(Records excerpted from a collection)
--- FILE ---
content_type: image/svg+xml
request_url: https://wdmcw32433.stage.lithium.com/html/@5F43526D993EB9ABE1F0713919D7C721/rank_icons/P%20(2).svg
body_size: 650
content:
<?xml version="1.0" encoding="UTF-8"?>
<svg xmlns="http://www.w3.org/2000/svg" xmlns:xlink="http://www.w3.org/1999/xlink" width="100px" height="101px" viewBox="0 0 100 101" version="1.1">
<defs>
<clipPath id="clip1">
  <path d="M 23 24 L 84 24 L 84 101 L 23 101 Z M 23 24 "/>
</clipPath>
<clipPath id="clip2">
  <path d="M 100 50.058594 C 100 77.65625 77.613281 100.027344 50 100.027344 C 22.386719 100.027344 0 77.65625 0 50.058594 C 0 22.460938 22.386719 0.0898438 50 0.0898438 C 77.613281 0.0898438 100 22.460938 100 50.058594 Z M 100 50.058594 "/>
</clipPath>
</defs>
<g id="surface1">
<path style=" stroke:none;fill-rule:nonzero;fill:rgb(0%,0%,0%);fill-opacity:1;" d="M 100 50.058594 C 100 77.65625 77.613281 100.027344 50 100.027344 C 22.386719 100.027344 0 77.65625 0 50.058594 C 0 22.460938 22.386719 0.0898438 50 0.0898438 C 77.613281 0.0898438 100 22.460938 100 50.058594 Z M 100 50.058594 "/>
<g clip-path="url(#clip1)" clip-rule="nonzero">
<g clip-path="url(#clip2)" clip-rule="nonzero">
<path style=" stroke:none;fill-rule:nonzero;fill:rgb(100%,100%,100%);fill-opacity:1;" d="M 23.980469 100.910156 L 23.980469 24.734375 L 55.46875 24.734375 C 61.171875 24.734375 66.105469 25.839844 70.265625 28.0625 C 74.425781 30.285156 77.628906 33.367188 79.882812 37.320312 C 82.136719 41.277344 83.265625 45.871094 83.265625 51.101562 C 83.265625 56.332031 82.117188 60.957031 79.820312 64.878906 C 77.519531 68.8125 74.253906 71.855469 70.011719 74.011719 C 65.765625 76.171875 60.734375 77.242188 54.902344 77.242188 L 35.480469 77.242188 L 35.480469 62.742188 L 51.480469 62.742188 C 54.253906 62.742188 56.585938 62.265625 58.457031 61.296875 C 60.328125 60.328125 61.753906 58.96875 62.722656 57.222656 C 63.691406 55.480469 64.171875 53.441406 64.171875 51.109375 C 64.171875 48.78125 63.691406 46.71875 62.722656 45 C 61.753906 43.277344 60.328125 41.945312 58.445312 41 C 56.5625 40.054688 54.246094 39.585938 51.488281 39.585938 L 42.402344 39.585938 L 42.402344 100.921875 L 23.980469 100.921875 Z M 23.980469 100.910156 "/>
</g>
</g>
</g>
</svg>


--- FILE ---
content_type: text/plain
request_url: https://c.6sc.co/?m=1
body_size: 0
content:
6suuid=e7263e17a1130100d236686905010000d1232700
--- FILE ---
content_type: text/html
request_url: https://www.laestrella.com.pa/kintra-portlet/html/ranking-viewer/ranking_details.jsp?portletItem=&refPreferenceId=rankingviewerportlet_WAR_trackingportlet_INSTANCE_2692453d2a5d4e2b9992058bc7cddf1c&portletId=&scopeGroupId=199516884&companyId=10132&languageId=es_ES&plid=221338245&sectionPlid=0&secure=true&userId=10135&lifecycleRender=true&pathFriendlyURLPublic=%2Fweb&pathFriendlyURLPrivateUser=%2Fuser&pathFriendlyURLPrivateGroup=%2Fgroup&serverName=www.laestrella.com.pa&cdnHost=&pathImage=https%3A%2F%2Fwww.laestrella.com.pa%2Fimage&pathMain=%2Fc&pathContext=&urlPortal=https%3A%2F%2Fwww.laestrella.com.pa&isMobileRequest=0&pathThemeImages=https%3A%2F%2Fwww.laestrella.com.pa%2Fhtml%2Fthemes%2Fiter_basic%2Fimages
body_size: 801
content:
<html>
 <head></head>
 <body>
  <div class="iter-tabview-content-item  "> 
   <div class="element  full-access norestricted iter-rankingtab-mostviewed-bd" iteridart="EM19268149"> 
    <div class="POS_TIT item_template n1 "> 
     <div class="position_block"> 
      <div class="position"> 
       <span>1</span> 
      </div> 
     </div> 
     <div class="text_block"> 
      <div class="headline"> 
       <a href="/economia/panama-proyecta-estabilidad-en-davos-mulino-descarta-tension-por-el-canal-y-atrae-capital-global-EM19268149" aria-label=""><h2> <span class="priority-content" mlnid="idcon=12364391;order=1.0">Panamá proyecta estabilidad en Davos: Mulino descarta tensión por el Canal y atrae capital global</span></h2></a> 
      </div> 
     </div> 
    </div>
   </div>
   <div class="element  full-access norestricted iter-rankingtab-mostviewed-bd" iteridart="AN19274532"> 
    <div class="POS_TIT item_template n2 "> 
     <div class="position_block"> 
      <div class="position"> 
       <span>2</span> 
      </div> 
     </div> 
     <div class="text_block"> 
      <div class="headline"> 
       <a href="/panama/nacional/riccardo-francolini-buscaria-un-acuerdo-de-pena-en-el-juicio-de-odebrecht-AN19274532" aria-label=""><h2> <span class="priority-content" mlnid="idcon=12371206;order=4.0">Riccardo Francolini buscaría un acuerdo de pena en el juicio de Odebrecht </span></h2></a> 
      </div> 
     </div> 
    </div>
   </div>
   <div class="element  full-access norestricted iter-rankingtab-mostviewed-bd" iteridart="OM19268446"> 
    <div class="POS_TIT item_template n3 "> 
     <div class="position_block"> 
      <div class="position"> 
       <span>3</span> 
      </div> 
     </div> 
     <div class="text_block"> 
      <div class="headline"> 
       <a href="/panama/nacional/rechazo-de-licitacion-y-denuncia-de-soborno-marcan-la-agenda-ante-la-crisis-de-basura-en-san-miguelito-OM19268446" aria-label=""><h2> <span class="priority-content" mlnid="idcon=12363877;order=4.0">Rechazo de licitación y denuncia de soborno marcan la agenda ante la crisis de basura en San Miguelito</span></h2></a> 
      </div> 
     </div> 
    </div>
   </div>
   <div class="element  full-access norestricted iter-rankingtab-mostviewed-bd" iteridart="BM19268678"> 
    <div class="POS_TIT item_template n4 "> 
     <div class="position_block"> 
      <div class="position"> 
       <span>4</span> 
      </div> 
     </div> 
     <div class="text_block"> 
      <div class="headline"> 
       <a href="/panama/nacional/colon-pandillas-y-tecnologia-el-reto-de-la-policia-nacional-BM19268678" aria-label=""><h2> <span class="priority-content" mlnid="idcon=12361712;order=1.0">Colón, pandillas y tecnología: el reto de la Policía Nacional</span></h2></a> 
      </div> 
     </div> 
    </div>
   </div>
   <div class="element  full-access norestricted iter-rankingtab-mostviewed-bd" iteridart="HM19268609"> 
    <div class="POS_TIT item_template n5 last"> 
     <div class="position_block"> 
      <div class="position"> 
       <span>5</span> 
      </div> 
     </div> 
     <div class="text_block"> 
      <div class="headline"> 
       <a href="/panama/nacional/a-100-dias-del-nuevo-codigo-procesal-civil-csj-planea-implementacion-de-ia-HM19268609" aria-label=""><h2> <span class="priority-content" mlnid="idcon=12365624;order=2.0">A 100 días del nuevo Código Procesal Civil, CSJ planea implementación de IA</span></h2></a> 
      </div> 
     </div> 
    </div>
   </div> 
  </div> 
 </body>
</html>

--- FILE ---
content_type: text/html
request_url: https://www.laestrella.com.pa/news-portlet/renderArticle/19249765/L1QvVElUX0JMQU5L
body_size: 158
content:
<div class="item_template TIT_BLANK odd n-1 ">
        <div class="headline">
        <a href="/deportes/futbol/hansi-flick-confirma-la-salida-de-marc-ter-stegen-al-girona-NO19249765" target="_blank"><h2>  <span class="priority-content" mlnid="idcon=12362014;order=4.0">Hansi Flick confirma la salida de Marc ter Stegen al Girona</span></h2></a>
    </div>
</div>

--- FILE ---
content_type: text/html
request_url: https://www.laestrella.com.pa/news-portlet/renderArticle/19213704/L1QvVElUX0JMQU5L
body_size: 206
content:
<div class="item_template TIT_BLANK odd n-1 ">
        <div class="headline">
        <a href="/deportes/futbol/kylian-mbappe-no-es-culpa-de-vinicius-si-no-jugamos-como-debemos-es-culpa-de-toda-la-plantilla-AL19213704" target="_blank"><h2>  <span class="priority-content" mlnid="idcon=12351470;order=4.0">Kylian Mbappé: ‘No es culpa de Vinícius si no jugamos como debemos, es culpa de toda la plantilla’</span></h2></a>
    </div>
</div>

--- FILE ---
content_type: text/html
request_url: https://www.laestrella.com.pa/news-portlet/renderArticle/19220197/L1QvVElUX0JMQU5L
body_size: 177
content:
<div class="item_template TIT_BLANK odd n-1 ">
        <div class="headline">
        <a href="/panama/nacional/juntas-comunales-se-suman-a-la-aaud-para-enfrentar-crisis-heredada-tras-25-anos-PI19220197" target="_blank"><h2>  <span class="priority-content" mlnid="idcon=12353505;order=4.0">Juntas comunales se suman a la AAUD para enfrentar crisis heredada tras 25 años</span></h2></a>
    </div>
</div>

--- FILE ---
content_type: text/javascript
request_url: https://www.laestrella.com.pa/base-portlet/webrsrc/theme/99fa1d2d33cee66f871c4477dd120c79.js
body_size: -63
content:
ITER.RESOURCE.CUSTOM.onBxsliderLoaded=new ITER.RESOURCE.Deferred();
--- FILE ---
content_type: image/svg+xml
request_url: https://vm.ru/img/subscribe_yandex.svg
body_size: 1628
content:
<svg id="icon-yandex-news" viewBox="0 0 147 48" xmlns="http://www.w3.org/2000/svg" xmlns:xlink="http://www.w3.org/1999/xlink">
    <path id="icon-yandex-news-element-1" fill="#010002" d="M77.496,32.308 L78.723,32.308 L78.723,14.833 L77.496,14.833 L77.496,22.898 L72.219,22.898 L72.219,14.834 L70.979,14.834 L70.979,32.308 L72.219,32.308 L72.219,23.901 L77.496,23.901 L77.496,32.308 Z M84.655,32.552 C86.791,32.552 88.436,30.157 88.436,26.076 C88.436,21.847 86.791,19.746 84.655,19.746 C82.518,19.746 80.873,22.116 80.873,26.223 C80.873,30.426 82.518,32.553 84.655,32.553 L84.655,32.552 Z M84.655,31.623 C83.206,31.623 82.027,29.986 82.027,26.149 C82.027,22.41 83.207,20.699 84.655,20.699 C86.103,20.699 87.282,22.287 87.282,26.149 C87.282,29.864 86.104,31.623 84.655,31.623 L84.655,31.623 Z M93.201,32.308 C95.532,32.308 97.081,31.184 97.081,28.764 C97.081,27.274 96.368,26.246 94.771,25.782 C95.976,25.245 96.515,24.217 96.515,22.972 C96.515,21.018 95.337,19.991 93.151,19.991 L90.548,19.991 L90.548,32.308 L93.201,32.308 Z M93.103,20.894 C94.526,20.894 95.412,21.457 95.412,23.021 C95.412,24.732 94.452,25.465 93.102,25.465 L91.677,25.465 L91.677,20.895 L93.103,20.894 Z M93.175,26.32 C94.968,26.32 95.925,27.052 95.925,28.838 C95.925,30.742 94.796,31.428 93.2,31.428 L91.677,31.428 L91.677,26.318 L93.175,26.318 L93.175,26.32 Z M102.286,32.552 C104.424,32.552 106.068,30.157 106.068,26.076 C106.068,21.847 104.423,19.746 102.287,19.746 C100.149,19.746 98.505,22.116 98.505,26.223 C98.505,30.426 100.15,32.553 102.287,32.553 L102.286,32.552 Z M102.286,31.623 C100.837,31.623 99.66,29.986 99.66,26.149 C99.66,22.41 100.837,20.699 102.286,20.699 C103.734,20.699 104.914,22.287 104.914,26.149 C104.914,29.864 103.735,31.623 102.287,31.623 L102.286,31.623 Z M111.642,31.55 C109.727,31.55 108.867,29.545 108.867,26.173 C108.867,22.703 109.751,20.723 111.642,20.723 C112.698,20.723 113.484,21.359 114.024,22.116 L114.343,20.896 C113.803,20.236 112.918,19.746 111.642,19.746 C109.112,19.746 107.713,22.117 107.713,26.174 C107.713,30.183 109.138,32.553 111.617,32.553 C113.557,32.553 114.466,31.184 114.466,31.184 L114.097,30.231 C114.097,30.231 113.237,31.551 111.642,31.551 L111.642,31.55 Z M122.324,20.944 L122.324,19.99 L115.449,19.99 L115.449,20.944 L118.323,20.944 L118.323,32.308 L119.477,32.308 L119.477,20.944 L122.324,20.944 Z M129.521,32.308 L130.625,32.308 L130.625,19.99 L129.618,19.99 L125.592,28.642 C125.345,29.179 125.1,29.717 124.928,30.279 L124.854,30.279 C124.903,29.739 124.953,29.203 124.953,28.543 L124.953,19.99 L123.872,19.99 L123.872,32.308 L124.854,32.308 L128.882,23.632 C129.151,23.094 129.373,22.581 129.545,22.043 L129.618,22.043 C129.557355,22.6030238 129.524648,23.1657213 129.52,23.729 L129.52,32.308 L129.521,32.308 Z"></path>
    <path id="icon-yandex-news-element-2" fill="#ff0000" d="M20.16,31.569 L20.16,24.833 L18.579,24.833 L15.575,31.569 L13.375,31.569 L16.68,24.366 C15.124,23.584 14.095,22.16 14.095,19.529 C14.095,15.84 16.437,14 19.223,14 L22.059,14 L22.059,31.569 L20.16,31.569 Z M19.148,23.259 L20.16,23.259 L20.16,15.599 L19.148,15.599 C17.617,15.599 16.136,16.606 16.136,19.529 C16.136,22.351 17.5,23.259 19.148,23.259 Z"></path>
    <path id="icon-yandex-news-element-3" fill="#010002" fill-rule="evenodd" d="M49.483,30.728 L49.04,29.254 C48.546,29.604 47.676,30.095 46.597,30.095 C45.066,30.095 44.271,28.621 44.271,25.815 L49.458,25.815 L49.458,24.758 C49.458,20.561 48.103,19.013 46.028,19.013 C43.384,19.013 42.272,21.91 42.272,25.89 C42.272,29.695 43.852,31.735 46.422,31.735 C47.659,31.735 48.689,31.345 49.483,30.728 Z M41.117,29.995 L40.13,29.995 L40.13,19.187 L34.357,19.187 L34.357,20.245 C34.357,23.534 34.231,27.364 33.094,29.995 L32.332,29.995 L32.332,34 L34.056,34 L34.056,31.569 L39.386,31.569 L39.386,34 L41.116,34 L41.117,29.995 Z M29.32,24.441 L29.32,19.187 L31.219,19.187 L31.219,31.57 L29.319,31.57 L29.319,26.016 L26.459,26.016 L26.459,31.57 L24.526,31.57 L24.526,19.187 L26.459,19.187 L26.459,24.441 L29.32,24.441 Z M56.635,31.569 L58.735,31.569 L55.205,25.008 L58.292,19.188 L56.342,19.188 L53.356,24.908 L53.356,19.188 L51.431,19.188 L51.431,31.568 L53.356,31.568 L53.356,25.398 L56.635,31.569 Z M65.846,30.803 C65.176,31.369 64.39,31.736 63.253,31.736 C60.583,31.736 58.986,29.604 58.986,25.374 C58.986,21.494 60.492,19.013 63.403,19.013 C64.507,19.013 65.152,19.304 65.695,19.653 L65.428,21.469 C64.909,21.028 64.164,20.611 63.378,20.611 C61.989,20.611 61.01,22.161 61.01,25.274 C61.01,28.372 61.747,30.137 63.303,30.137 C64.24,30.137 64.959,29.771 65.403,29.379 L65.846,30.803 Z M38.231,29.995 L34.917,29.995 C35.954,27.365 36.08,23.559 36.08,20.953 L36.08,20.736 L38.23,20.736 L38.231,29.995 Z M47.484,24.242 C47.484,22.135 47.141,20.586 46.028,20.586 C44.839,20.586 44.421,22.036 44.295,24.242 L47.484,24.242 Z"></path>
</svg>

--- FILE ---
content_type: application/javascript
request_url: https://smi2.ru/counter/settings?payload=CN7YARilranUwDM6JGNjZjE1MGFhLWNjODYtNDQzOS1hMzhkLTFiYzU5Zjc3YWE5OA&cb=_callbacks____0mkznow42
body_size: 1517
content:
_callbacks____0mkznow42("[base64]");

== ABOUT THIS EXERCISE ==
Return every line from the entries above that includes the word "clipPath".

== REPLY TO THE TASK ==
<clipPath id="clip1">
</clipPath>
<clipPath id="clip2">
</clipPath>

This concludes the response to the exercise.